--- EXTRACTED TEXT ---

::::::

If it is assumed that for each beam NR2, NM2, in FIG. 8a, the width in the
Z-direction is 4 mm and the width in the X-direction is 8 mm, it is
required in FIG. 8b, that the space W4 for the double path should be 10.6
mm or more and that an effective diameter .phi.1 of the corner-cube 29
should be 18.6 mm or more.
On the other hand, if a reference beam and a measurement beam of the same
power with a circular cross-sectional shape are used, it is required that
a beam diameter should be 8 mm in order to obtain the same rate of
superposed area as the above when the same amount of displacement as the
above occurs. In addition, as shown in the prior art in FIG. 15c, it is
required to take 16 mm or more for the space W2 for the double path and to
take 24 mm or more for the effective diameter .phi.2 of the corner-cube 9.
It is also understood that the other optical parts may possibly be larger
in the prior art. Therefore, it is understood that, according to the
present embodiment, the optical parts can be made smaller.
Now, the third embodiment of the present invention will be described with
reference to FIGS. 9a, 9b and 10a-10e.
FIG. 9a shows a laser interferometer of the third embodiment. In FIG. 9a, a
laser beam with a circular cross-sectional shape of the diameter d
irradiated from a laser source 45 is reformed by a beam reforming unit 46A
into a laser beam with an elliptic cross-sectional shape having the width
D in the X-direction and the width d (d<D) in the Z-direction (the
direction Z is perpendicular to a sheet surface in FIG. 9a). The laser
beam emitted from the beam reforming unit 46A is divided into a reference
beam and a measurement beam by a beam splitter 47, The reference beam
reflected by the beam splitter 47 is made to return along the optical path
by a corner-cube 48, and is reflected again by the beam splitter 47. This
beam finally enters a receiver 50 as a reference beam PR1.

::::::

--- INFORMATION SHOWN ---
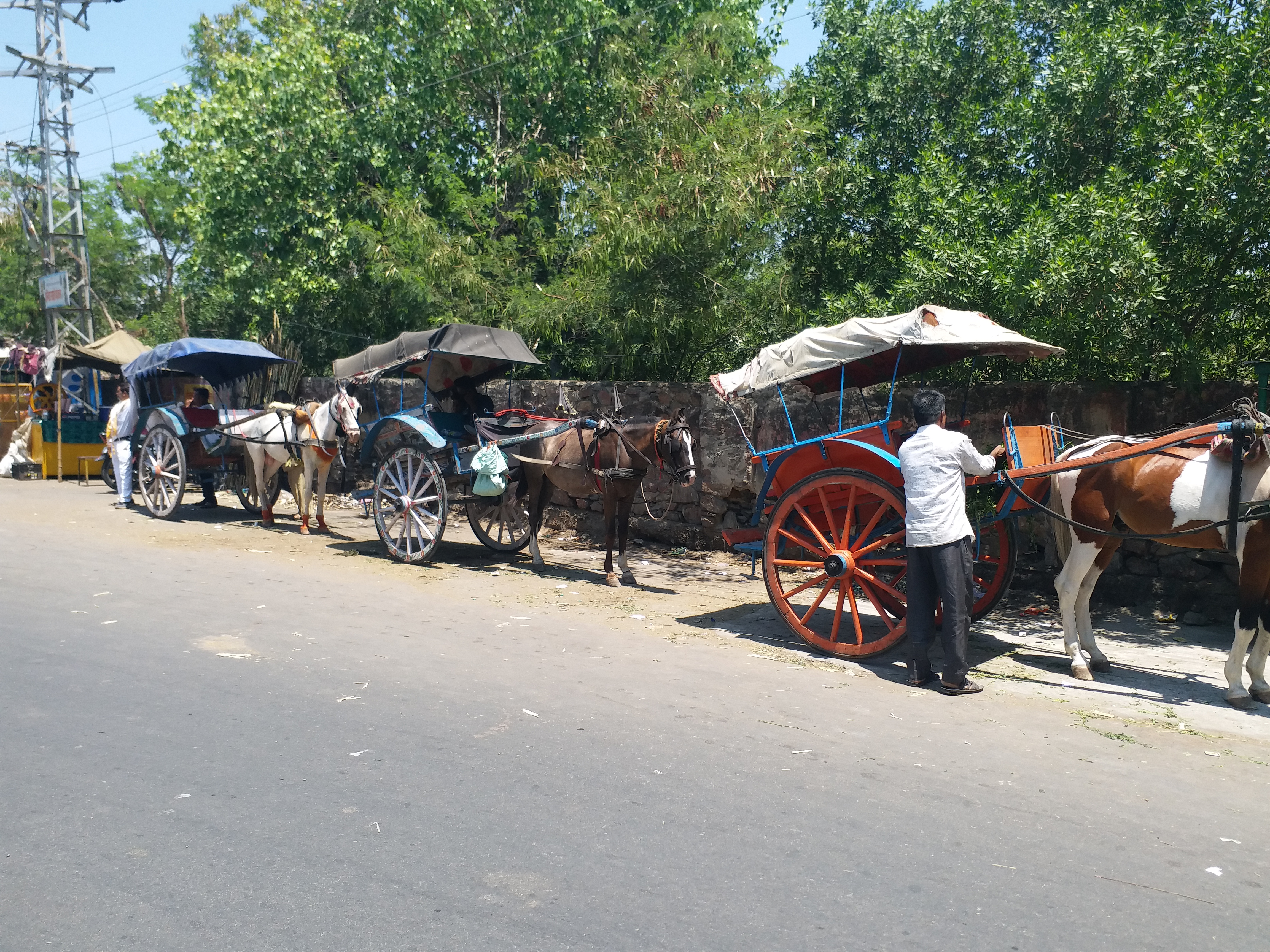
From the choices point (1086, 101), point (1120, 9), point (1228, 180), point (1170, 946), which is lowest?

::::::

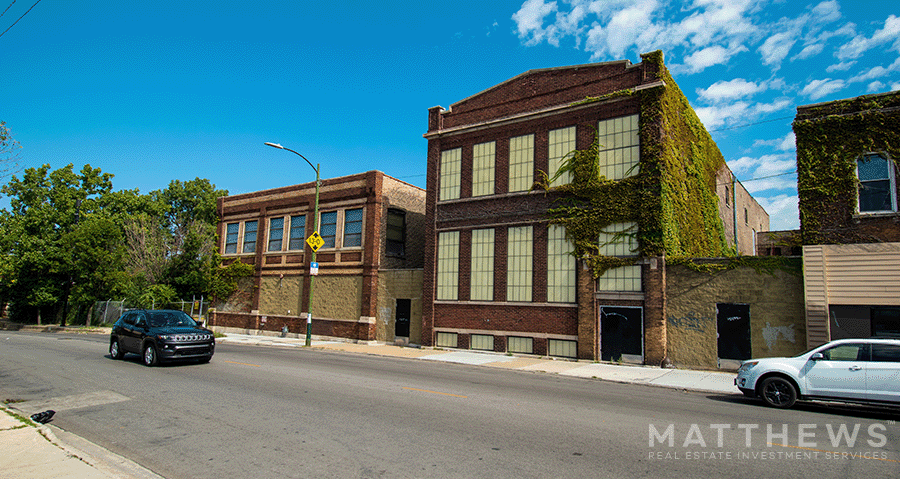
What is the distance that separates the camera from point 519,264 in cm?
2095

::::::

--- CHALLENGES ---
1. Transcribe the part of the interferometer passage starting with "On the other" and going on through "9b and 10a-10e.".
2. Pick up the interferometer passage after its last sentence and continue it.

--- WRITTEN RESPONSES ---
1.
On the other hand, if a reference beam and a measurement beam of the same
power with a circular cross-sectional shape are used, it is required that
a beam diameter should be 8 mm in order to obtain the same rate of
superposed area as the above when the same amount of displacement as the
above occurs. In addition, as shown in the prior art in FIG. 15c, it is
required to take 16 mm or more for the space W2 for the double path and to
take 24 mm or more for the effective diameter .phi.2 of the corner-cube 9.
It is also understood that the other optical parts may possibly be larger
in the prior art. Therefore, it is understood that, according to the
present embodiment, the optical parts can be made smaller.
Now, the third embodiment of the present invention will be described with
reference to FIGS. 9a, 9b and 10a-10e.

2.
On the other hand, the measurement beam transmitted through the beam
splitter 47 is made to return along the optical path by the corner-cube
49, is transmitted again through the beam splitter 47. This beam finally
enters the receiver 50 as a measurement beam PM1. At that time, the
measurement beam PM1 is displaced in the X-direction by the distance which
is twice of an amount of displacement of the apex of the corner-cube 49 in
the X-direction. That is, when the corner-cube 49 is displaced by the
distance .DELTA./2 in the X-direction into the position 49A, the
measurement beam PM1 is displaced by the distance .DELTA. on the receiver
50. It is possible to detect an amount of the displacement of the
corner-cube 49 in the Y-direction by photoelectrically converting the
interference light of the reference beam PR1 and the measurement beam PM1
at the receiver 50. At that time, the reference beam PR1 and the
measurement beam PM1 are displaced each other by the distance .DELTA. in
the X-direction, as shown in FIG. 10a. On the other hand, in the case that
there is no beam reforming unit 46A in FIG. 9a, the reference beam PR1 and
the measurement beam PM1 detected at the receiver 50 are shown In FIG.
10f. It is understood from the comparison between FIGS. 10a and 10f that,
in the third embodiment, the S/N ratio of the interference signal obtained
from the receiver 50 can be improved by using the beam reforming unit 46A.
Furthermore, as shown in FIG. 9b, one Or more of beam reforming units
46B-46D can be arranged at the positions which are different from that of
the beam reforming unit 46A in FIG. 9a. In FIG. 9b, parts corresponding to
FIG. 9a are given the same reference numerals. The beam reforming unit 46B
is arranged on a going path from the beam splitter 47 to the corner-cube
49, the beam reforming unit 46C is arranged on a returning path from the
corner-cube 49 to the beam splitter 47, and the beam reforming unit 46D is
arranged on a returning path from the corner-cube 48 to the beam splitter
47, respectively. It is also possible to use any one of the beam reforming
units 46B-46D or use any two of them in combination.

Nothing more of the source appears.